◆ **ACTIVITY**
In the material below, the lines from the one containing "scientific name: Sus scrofa" through the one containing "Tanzania, site E02, 2011-03-11" are to be given again exactly, ends included, and no others.

◆ **INFORMATION GIVEN**
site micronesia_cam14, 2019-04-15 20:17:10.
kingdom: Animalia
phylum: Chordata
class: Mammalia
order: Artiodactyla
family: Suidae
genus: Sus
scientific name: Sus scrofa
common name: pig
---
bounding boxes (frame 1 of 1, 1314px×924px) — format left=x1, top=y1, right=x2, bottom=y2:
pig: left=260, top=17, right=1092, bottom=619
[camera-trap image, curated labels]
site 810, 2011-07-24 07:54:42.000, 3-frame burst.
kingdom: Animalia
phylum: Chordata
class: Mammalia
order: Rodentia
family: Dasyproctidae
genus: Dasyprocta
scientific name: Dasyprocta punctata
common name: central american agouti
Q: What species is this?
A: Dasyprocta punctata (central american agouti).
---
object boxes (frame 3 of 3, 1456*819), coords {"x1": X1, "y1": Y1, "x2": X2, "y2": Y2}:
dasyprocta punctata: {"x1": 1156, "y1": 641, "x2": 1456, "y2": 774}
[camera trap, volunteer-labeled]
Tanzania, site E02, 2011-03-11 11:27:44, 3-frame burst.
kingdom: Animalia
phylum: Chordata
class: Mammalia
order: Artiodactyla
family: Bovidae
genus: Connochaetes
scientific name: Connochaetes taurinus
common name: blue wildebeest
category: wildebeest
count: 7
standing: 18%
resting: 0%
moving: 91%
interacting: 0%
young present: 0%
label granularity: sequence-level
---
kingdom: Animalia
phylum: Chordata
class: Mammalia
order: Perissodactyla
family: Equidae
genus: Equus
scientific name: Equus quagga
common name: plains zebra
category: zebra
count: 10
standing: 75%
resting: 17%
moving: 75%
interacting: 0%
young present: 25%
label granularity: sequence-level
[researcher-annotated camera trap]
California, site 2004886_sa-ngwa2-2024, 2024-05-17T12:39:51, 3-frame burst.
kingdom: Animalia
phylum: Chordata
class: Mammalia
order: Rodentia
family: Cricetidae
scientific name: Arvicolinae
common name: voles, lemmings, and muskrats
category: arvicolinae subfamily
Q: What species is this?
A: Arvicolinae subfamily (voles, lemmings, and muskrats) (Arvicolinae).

◆ **RESULT BELOW**
scientific name: Sus scrofa
common name: pig
---
bounding boxes (frame 1 of 1, 1314px×924px) — format left=x1, top=y1, right=x2, bottom=y2:
pig: left=260, top=17, right=1092, bottom=619
[camera-trap image, curated labels]
site 810, 2011-07-24 07:54:42.000, 3-frame burst.
kingdom: Animalia
phylum: Chordata
class: Mammalia
order: Rodentia
family: Dasyproctidae
genus: Dasyprocta
scientific name: Dasyprocta punctata
common name: central american agouti
Q: What species is this?
A: Dasyprocta punctata (central american agouti).
---
object boxes (frame 3 of 3, 1456*819), coords {"x1": X1, "y1": Y1, "x2": X2, "y2": Y2}:
dasyprocta punctata: {"x1": 1156, "y1": 641, "x2": 1456, "y2": 774}
[camera trap, volunteer-labeled]
Tanzania, site E02, 2011-03-11 11:27:44, 3-frame burst.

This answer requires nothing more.